つわりのピークは妊娠7~9週頃ですが、この時期は赤ちゃんの臓器形成が進む大切な時期でもあります。つまり、妊娠初期につわりで鉄分不足になると、赤ちゃんにも影響を及ぼす可能性があるのです。
2. 血液の薄まり現象(生理的貧血)
妊娠すると、出産時の出血に備えて母体の血液量が増加します。しかし、血液の液体成分(血漿)の増加率が、血球成分(赤血球)の増加率よりも高いため、結果的に血液が薄まった状態になります。これにより、ヘモグロビン濃度が低下し、「妊娠性貧血」と呼ばれる状態になりやすくなります。
4. 妊娠してからでは遅い!貧血対策の重要性
「妊娠が分かったらすぐに鉄分を補えば大丈夫」と思う方もいるかもしれません。しかし、実際には妊娠が分かった時点ではすでに鉄分不足が進行していることが多いのです。
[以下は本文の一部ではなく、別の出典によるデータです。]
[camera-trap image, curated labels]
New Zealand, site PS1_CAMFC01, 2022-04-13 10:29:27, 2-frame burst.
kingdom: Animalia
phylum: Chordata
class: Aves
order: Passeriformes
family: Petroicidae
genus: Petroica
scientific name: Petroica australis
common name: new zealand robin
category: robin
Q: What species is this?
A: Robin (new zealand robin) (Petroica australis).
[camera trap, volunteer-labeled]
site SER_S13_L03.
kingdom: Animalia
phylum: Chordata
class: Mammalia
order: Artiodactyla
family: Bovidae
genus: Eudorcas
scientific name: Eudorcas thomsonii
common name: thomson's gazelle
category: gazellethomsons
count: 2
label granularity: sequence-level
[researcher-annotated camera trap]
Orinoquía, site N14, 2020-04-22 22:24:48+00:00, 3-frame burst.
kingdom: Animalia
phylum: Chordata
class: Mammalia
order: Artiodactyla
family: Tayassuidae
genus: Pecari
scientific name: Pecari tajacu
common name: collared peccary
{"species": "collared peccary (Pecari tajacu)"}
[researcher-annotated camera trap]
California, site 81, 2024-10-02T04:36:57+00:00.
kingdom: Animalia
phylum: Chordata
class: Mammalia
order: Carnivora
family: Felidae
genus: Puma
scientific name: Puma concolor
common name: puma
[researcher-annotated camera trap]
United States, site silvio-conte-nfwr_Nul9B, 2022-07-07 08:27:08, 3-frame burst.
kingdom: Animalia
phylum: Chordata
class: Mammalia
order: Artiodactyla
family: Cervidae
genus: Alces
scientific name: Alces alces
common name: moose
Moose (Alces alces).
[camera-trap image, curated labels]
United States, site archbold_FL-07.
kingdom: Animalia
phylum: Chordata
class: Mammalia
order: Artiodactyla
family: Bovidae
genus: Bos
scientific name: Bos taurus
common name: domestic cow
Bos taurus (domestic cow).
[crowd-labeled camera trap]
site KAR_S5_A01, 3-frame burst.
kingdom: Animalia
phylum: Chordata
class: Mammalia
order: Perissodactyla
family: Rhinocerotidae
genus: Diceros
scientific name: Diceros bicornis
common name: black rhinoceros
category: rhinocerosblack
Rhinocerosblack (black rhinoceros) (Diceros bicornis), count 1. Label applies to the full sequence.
鉄剤を服用した場合でも、貧血を改善するには1~2か月かかります。妊娠が発覚するのは通常妊娠6週前後ですが、その時点から対策を始めても、貧血が改善するのは妊娠10週頃。この間に赤ちゃんの主要な臓器が形成されるため、妊娠してから対策するのでは遅いのです。
5. 妊娠前からできる貧血対策
1. 鉄分を多く含む食品を摂る
- ヘム鉄(吸収率が高い): 赤身の肉、レバー、魚類
- 非ヘム鉄(吸収率が低い): ほうれん草、大豆製品、ひじき
2. 効率よく鉄を吸収する食事の工夫
鉄分の吸収率を高めるために、ビタミンCと一緒に摂ることが効果的です。
3. 鉄分の補給に役立つサプリメント
食事だけで十分な鉄分を摂るのが難しい場合は、鉄分サプリメントを活用するのも一つの方法です。

まとめ
妊娠中の貧血は、母体だけでなく赤ちゃんの健康にも影響を及ぼします。妊娠してから慌てるのではなく、妊娠前から鉄分補給を意識することが重要です。
今日からできることとして、まずは食生活を見直し、鉄分を意識した食事を取り入れることから始めましょう!